After a short preliminary period where I was becoming acclimated with the position, as cliche as it sounds, I fell in love with the job, more specifically the guys; however, it isn’t all sunshine and rainbows. As I mentioned this was my first time in the health arena, and immediately I knew I was going to have to make adjustments concerning my perspective of the job. For a bit of a personal note, I’m a person who has both extroverted and introverted tendencies with moderate levels of comfort around new things and new people, but I appreciate alone time just as well. Obviously, as the personal cares I provide for the guys are just about everything in the imagination, I had to throw any inhibitions about privacy or delicacy out the window as best I could. Now, I’m able to do everything I need to without batting an eye, and I have an increasing appreciation for anyone and everyone who has done this job before me, or jobs of a similar vein.

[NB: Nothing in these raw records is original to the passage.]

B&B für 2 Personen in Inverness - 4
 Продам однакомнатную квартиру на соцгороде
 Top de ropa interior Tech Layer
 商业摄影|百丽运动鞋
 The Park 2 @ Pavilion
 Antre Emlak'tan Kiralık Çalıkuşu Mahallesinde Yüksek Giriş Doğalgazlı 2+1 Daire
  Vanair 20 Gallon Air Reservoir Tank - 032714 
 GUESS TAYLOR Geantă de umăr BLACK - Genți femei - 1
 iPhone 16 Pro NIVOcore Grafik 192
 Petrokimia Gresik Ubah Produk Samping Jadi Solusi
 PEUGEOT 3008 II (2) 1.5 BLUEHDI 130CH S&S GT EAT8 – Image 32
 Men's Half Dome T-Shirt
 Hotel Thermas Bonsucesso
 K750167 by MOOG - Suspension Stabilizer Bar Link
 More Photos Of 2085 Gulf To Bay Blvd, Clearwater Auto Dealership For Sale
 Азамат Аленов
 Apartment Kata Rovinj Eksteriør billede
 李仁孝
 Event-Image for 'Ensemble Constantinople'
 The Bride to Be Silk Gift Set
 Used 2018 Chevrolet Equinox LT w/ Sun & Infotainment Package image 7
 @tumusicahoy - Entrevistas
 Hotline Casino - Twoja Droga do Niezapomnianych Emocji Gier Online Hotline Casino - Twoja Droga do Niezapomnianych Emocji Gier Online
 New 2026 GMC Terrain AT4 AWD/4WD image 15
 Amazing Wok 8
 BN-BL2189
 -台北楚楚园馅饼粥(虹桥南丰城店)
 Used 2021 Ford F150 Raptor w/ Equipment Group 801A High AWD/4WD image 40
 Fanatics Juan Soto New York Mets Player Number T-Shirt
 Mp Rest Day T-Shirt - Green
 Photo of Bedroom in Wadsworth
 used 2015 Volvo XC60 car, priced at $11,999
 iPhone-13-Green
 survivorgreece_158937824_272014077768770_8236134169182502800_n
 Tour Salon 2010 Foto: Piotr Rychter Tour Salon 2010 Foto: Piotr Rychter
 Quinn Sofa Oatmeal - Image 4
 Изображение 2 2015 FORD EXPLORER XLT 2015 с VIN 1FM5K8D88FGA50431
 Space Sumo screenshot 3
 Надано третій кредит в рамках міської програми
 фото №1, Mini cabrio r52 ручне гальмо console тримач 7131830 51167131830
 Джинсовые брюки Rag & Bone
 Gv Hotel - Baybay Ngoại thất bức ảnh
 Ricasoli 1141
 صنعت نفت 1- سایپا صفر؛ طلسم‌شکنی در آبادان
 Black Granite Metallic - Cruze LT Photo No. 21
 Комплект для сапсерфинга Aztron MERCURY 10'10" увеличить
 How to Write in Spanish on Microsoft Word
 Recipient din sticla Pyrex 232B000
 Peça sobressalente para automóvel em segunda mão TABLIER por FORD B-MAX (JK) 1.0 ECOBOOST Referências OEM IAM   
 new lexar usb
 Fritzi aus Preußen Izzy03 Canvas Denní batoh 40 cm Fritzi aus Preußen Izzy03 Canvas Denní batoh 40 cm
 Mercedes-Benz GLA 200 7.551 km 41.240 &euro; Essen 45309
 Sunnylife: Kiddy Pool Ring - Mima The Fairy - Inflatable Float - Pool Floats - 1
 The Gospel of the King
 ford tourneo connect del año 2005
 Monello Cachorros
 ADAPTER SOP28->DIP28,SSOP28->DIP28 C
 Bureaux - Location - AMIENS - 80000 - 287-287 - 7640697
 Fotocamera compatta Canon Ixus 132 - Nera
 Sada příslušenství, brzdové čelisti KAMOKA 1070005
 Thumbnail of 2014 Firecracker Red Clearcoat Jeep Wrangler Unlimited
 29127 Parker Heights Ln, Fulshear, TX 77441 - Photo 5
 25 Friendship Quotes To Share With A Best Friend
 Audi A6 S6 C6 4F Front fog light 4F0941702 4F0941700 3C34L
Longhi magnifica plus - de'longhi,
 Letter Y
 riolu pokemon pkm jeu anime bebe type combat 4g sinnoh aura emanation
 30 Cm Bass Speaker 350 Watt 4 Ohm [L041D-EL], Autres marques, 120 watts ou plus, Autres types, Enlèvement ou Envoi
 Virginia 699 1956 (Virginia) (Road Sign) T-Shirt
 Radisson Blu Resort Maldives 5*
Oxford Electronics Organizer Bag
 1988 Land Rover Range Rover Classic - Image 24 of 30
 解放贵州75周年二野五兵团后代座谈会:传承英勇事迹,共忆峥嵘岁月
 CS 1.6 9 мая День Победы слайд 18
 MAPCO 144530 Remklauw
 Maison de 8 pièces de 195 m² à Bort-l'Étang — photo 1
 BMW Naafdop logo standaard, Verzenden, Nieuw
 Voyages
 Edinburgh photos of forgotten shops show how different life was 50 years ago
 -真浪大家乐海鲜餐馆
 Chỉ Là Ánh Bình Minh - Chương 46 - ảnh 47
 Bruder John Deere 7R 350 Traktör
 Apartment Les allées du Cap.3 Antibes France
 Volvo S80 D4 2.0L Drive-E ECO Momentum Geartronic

In addition to shaping my frame of mind about the job, I had to take some time to self reflect on the attitude and demeanor that not only the job required of me, but that I required of myself. I’m continuously working on my patience, which in this field is crucial. The 6 guys I work with all have different verbal communication capabilities and each has mastered their own unique way of speaking. As anticipated, there was a steep learning curve when it came to learning to speak and understand the guys, as they’ve spent most of their lives struggling to be understood. Although frustrating, daily conversations with the guys is far and away my favorite part of the job. I’m sure that doesn’t come as a surprise, as much of it isn’t very flashy (see responsibilities above), but the process of getting to know the residents and becoming invested into their lives is easily my favorite part of the job. Coming from a customer service background, I was well versed in interpersonal communication and was confident in my ability to be articulate and helpful, but this was a whole other animal. Through trial and error (and lots of patience on their part), I can now speak Jeff. I’m also fluent in Paul, Kelly, Dean, Tom, and Mike.

Through these past few months, my experiences have ranged from exciting and ecstatic to lackluster and somber. Sickness, temper tantrums, retaliation of all forms, seizures, and stubbornness are just some of the things that make you want to pull out your hair as a DCP, and yet seeing their smile when I walk in the door with their favorite pop from the local Holiday gas station seems to make it all worthwhile. I’m full of cliches today, but I guess they’re only cliches because they are universally accepted as true, and I am just one instance of that. I briefly touched the topic above, but the single most important lesson I have learned through this job is the importance of patience. It’s so easy to lose my head and want to explode on one of the guys for doing something I view as unthinkable, but sometimes a deep breath changed my mindset for the entire day. These guys have had random people come in and out of their lives for years. People bossing them around, telling them they can’t do certain things, can’t eat certain things, can’t see their family. After a few weeks on the job I put myself in their shoes. Can you imagine that? In your own home, nonetheless. That sudden realization was all it took for me to realize that what I have with these guys is something special, and I am honored to do what I do. Granted some days I need to step outside and take a few minutes to collect myself, but sometimes that’s okay, because it allows me to get my head on straight again, go back inside and do what I need to do.

I’ve always enjoyed working with people, helping other people, and just being around other people in general, but this position has done more for me than any other position could have. Being a DCP has opened my eyes and has legitimately sculpted a brand new perspective that I have of human beings, disabled or otherwise, and the lessons I have learned and continue to learn will stick with me for the rest of my days.